Fuite de Carlos Ghosn : ce que la police turque a découvert



Les suites de l’affaire Ghosn sont décidément aussi mondiales que son sujet. Jeudi, le département d’État américain a annoncé avoir reçu la demande formelle d’extradition de Michael et Peter Taylor, les deux barbouzes qui ont exfiltré l’ancien président de l’Alliance du Japon en Turquie avant de finir au Liban. Le lendemain, à 4000 kilomètres de là, le personnel d’équipage qui a assuré le transport de ce  » colis  » inhabituel s’est retrouvé devant un tribunal turc pour répondre d’accusations de violation des lois sur l’immigration de ce pays. Quatre pilotes, deux hôtesses de l’air et un cadre de MNG Jet Havacilik, le transporteur qui a effectué les deux vols de Osaka à Istanbul puis Beyrouth, sont traduits en justice. Tous nient avoir eu connaissance de l’identité de leur passager. Okan Kösemen, le cadre de MNG accusé, affirme ainsi avoir agi sous la menace et sans savoir que Carlos Ghosn était son  » invité-mystère « .  » Le passager m’a dit une seule chose : les Japonais sont des gens méchants « , a-t-il drôlement confié aux enquêteurs, rapporte le Wall Street Journal. La compagnie MNG, aux mains d’un des plus importants hommes d’affaires de Turquie, affirme aussi avoir été spoliée : elle n’aurait même pas été payée de l’intégralité de sa facture par son commanditaire.
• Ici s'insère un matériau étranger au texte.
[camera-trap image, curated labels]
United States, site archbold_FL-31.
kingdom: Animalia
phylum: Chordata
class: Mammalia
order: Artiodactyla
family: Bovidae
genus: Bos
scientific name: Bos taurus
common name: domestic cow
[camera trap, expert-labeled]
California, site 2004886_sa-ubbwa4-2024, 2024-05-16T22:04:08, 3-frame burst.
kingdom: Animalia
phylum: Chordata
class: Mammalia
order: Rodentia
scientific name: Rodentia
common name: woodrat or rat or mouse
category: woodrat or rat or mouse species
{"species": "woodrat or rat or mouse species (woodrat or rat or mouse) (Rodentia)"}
Plus diserts que les procureurs japonais, leurs collègues turcs ont laissé fuiter dans les presses locale et américaine une bonne partie de leurs trouvailles avant l’audience vendredi. À commencer par la fameuse « malle » dans laquelle a voyagé Carlos Ghosn pour sortir du Japon à la barbe de ses services d’immigration : retrouvée dans un hangar de l’aéroport Atatürk d’Istanbul, elle avait été percée de 70 trous afin de lui permettre de respirer. Pendant la procédure, les enquêteurs ont fait rentrer un employé de l’aéroport de la corpulence de Carlos Ghosn pour s’assurer qu’il pouvait y voyager. Une autre malle, contenant elle une enceinte, était aussi du voyage : selon nos informations, elle a été présentée à l’immigration d’Osaka en premier comme leurre, afin de détourner leur attention.
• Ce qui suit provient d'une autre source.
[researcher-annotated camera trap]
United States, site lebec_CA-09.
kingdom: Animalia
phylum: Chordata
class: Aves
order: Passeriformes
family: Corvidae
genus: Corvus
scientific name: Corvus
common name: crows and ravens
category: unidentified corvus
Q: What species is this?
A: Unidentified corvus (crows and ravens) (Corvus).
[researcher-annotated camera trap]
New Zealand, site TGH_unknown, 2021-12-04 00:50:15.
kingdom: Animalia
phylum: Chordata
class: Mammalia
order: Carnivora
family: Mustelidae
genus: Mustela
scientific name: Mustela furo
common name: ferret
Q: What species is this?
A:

275 000 dollars en liquide

Les enquêteurs turcs ont analysé des heures de conversation et de messages entre protagonistes afin de déterminer qui était dans la confidence de l’opération. Pour eux, Okan Kösemen est à la manœuvre ce jour-là. « Le colis important doit rester à l’arrière. Je le réceptionnerai à l’atterrissage », dit-il au pilote sur le point de décoller d’Osaka à 23 heures le 29 décembre. A 5h21, Carlos Ghosn atterrit à Istanbul. Il redécolle à 5h50 avec Okan Kösemen à son bord. À 7h15, Carlos Ghosn est à Beyrouth. Libre. Okan Kösemen, lui, repart à Istanbul à 7h45. Dans les trois mois qui précèdent l’opération, l’homme avait déposé en douze fois 275.0000 dollars en liquide sur son compte en banque, ont découvert les enquêteurs.

Le donneur d’ordres serait un Libanais, Nicolas Meszaros, patron de Sky Lounge, une petite société de transport aérien basé à l’aéroport Rafi Hariri à Beyrouth. L’homme fait l’objet d’une procédure judiciaire séparée par la justice turque. Il a donné une interview au site web de luxe libanais « Seulement pour VIP » en 2019. À la question « À quel principe ne dérogerez-vous jamais ? », il a répondu : « l’honnêteté ». Le procès reprendra le 17 décembre.